Direction – Quote the records verbatim, beginning with the line containing "Comparing the objects" and continuing through the last line of the records, both included.

-- Start Excerpted data --

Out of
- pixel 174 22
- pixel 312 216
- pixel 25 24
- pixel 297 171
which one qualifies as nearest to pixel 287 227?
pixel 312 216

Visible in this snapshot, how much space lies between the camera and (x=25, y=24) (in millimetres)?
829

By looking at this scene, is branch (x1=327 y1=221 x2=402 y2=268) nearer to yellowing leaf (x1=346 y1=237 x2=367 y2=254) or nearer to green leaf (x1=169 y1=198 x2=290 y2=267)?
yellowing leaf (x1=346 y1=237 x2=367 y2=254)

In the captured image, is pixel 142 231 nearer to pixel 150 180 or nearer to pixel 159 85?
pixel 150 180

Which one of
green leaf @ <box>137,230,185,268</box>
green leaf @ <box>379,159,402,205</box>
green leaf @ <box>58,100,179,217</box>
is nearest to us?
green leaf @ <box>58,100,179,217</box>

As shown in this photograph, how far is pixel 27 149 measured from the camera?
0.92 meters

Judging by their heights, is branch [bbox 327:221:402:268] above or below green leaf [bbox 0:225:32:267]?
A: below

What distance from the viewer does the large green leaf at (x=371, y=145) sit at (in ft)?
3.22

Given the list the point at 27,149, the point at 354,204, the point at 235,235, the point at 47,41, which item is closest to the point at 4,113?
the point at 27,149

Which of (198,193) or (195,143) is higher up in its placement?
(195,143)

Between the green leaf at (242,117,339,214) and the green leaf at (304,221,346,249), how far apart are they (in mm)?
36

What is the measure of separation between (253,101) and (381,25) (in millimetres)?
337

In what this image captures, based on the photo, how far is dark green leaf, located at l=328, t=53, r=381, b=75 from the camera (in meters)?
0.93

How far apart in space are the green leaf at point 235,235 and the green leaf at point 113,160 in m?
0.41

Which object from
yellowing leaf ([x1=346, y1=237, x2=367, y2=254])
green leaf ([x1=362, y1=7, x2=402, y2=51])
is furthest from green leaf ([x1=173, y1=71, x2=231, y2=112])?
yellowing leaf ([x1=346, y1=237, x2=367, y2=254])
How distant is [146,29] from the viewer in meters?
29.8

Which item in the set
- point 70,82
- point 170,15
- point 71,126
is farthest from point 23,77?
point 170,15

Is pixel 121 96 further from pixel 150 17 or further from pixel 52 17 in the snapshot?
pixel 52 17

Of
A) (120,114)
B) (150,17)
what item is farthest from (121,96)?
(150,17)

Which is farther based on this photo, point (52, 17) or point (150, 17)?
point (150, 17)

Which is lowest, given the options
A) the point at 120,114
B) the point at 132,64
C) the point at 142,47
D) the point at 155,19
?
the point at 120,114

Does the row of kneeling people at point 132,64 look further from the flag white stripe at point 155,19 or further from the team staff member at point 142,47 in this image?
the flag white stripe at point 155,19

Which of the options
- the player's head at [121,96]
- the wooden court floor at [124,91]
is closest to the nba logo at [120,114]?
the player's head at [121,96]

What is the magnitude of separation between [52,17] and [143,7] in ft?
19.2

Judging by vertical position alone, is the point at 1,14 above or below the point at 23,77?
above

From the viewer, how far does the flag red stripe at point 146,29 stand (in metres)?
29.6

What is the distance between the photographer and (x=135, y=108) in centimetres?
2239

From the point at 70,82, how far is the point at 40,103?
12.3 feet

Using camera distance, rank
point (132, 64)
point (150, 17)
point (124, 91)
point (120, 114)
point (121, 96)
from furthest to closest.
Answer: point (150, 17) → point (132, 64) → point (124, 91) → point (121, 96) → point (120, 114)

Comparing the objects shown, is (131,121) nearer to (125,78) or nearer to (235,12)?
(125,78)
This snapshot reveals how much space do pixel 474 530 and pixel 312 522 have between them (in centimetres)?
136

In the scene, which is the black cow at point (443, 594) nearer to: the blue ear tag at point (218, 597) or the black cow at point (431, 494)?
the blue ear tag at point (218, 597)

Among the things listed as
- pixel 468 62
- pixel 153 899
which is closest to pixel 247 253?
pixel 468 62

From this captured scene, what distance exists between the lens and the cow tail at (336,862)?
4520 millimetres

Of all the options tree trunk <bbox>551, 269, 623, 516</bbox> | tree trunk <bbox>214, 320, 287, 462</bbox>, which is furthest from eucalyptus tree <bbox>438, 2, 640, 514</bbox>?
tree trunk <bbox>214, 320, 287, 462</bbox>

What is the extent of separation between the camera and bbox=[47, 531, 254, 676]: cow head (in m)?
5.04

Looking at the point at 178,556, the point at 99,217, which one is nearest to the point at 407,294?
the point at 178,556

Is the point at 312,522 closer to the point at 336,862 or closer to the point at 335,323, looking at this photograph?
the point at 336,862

-- End Excerpted data --

Written answer –
Comparing the objects shown, is (131,121) nearer to (125,78) or nearer to (235,12)?
(125,78)
This snapshot reveals how much space do pixel 474 530 and pixel 312 522 have between them (in centimetres)?
136

In the scene, which is the black cow at point (443, 594) nearer to: the blue ear tag at point (218, 597) or the black cow at point (431, 494)?
the blue ear tag at point (218, 597)

Among the things listed as
- pixel 468 62
- pixel 153 899
which is closest to pixel 247 253?
pixel 468 62

From this captured scene, what distance exists between the lens and the cow tail at (336,862)?
4520 millimetres

Of all the options tree trunk <bbox>551, 269, 623, 516</bbox> | tree trunk <bbox>214, 320, 287, 462</bbox>, which is furthest from eucalyptus tree <bbox>438, 2, 640, 514</bbox>?
tree trunk <bbox>214, 320, 287, 462</bbox>

What is the extent of separation between the camera and bbox=[47, 531, 254, 676]: cow head (in m)?
5.04

Looking at the point at 178,556, the point at 99,217, which one is nearest to the point at 407,294?
the point at 178,556

Is the point at 312,522 closer to the point at 336,862 or closer to the point at 335,323, looking at this photograph?
the point at 336,862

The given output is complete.